Required action:
Read through the entries below and copy each line where "over" turns up.

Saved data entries
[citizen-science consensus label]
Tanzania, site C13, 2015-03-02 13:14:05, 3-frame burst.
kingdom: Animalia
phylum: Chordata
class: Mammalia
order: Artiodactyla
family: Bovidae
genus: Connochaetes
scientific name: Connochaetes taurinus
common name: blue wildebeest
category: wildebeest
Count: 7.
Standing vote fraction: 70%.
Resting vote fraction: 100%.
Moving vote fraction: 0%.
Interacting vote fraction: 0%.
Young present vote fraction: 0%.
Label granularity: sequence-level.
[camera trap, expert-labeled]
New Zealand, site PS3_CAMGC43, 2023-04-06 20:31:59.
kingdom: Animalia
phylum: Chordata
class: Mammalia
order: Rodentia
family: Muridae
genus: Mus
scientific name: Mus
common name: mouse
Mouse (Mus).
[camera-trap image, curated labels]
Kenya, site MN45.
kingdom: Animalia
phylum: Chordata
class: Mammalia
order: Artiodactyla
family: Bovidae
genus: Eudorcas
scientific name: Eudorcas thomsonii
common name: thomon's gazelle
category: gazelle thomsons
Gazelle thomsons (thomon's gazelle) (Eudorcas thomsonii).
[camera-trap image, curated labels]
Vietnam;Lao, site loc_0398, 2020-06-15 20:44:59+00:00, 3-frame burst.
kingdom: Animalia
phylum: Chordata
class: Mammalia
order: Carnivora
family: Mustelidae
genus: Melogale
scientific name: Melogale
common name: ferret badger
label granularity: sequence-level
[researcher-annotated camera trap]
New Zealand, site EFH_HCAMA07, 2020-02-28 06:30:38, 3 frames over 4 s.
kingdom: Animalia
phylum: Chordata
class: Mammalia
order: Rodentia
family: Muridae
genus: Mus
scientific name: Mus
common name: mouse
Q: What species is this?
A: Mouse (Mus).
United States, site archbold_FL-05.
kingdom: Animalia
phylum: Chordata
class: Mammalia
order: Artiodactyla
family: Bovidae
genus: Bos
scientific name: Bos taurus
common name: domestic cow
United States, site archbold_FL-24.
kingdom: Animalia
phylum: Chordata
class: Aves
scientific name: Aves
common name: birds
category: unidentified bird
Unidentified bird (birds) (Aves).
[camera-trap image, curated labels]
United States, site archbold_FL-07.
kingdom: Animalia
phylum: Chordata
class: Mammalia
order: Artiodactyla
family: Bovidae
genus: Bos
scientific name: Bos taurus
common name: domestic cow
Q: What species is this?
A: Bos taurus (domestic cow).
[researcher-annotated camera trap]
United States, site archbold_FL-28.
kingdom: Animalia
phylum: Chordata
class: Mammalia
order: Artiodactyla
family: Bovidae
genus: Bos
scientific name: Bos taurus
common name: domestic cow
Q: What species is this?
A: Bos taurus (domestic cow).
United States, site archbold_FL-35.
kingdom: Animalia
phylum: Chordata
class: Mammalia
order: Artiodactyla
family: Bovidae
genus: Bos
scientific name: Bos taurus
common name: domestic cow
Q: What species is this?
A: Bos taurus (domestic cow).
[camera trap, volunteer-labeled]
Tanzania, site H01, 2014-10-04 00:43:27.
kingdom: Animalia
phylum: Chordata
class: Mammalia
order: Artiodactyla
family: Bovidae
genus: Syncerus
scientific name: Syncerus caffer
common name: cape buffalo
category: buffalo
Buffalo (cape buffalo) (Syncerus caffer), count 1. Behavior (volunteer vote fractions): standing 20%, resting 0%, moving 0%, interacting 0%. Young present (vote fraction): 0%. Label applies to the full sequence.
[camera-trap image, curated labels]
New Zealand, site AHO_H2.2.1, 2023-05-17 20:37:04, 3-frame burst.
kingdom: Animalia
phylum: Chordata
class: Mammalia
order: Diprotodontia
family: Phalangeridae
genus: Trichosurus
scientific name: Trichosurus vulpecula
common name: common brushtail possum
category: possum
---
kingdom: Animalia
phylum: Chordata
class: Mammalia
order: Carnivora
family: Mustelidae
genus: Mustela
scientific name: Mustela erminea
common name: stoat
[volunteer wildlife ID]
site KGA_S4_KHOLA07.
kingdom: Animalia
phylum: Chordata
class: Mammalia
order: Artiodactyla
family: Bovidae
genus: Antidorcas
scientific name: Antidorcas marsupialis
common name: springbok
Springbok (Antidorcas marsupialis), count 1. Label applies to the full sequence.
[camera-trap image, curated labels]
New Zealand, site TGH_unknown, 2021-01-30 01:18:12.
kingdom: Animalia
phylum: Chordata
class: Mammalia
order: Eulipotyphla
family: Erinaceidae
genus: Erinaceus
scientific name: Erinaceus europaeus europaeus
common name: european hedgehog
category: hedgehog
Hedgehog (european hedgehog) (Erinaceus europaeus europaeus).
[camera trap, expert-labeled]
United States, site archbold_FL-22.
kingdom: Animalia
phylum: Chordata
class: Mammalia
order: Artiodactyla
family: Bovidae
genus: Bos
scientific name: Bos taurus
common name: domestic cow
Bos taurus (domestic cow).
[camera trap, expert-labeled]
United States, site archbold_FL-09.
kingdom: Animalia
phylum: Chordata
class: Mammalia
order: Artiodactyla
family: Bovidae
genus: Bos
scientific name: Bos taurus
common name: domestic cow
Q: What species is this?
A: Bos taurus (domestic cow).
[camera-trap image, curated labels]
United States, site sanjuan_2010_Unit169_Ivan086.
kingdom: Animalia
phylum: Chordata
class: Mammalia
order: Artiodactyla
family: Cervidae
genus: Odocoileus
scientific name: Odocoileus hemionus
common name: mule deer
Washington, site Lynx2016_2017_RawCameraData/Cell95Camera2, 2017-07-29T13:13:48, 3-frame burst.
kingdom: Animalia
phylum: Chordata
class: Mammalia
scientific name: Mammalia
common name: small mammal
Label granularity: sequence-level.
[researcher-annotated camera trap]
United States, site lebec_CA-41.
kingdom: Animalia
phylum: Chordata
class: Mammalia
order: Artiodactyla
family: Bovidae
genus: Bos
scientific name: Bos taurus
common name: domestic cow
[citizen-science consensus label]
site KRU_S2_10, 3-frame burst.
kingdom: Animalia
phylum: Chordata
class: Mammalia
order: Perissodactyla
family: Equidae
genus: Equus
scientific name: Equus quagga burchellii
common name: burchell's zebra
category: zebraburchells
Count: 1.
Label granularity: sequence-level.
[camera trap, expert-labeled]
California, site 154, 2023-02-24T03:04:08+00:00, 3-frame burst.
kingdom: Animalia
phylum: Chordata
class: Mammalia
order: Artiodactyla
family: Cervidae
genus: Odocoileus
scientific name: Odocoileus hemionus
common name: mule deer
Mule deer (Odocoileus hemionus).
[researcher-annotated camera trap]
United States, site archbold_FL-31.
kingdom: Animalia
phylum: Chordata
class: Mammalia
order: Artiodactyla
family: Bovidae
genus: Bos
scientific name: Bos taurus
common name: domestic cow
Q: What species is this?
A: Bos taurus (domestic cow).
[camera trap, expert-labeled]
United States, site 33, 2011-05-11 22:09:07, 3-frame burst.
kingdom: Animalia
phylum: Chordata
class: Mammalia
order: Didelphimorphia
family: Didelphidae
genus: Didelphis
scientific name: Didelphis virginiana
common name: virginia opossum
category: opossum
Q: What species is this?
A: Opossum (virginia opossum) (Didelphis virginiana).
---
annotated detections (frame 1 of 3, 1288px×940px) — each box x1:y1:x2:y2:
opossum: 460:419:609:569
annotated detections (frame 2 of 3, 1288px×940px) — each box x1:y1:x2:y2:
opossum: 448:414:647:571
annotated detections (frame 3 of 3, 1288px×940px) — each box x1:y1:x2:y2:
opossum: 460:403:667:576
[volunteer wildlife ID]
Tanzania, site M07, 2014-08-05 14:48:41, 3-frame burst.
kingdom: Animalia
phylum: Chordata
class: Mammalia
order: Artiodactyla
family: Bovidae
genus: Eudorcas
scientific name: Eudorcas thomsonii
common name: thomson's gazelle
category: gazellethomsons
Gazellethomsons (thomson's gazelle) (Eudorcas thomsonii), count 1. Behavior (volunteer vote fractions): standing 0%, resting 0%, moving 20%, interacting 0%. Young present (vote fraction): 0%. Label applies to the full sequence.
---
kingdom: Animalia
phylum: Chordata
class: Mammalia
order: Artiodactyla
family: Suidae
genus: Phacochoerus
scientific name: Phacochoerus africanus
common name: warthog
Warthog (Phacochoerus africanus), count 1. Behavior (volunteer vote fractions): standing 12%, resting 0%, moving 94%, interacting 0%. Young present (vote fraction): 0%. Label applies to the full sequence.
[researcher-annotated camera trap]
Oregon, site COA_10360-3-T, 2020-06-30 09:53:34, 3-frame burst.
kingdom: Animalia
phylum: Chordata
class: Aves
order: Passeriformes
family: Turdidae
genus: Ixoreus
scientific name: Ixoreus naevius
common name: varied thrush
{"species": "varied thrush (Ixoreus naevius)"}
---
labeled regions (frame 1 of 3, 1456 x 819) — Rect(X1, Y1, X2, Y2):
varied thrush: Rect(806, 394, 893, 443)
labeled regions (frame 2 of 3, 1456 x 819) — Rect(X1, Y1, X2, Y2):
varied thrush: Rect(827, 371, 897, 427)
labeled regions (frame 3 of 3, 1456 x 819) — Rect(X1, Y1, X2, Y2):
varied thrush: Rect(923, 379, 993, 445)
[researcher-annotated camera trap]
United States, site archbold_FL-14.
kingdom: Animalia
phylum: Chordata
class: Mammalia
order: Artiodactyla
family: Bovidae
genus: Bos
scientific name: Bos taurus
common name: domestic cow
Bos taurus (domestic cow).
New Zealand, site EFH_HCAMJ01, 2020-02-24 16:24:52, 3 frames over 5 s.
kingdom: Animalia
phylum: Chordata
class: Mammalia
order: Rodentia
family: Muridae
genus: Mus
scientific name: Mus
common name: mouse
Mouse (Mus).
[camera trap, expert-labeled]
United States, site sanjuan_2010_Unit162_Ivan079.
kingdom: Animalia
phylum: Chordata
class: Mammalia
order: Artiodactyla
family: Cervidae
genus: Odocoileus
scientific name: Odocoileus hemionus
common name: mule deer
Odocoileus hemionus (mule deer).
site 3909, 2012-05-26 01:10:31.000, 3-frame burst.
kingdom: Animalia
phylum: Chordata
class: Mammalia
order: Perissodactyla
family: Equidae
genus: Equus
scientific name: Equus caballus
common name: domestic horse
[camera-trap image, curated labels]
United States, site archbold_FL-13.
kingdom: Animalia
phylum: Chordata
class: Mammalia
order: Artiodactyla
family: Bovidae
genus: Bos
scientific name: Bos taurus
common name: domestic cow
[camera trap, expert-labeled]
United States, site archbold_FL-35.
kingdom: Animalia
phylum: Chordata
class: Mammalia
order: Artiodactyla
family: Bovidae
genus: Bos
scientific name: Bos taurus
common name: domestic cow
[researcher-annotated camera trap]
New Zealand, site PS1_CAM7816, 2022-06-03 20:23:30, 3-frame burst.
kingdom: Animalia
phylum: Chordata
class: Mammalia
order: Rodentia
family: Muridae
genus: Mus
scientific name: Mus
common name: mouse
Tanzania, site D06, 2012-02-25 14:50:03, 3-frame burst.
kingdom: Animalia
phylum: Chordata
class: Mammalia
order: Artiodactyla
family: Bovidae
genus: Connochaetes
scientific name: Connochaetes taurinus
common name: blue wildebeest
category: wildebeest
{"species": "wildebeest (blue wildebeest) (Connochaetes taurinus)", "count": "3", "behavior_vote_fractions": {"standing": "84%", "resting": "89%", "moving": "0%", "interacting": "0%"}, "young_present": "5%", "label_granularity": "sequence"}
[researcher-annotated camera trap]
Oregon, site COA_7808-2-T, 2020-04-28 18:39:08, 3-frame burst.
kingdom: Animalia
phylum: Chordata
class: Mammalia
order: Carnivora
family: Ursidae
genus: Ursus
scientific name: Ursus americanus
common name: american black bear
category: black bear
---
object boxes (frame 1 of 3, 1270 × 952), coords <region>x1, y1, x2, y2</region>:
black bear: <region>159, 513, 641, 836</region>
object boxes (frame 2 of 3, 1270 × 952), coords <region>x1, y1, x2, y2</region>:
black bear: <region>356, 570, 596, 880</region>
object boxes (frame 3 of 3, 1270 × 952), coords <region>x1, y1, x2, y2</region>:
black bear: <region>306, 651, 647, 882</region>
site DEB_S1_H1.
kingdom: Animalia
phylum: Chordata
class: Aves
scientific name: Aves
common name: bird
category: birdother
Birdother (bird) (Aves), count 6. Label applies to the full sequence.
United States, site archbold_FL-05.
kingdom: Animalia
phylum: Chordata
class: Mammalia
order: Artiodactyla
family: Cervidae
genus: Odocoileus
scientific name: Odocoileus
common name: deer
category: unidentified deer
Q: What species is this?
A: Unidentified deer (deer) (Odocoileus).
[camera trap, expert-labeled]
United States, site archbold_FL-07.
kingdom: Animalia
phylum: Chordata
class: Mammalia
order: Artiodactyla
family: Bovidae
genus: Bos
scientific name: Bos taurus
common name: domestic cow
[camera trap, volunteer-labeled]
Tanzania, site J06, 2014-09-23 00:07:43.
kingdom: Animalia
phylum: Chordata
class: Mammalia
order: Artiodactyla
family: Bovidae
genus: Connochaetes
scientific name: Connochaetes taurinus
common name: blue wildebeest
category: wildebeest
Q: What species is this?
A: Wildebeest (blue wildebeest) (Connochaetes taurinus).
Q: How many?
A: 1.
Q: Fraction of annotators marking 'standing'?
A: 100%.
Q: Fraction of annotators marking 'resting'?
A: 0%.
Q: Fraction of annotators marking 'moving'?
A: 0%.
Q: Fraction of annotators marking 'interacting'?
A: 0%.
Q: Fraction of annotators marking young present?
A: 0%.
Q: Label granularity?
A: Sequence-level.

Your response:
New Zealand, site EFH_HCAMA07, 2020-02-28 06:30:38, 3 frames over 4 s.
New Zealand, site EFH_HCAMJ01, 2020-02-24 16:24:52, 3 frames over 5 s.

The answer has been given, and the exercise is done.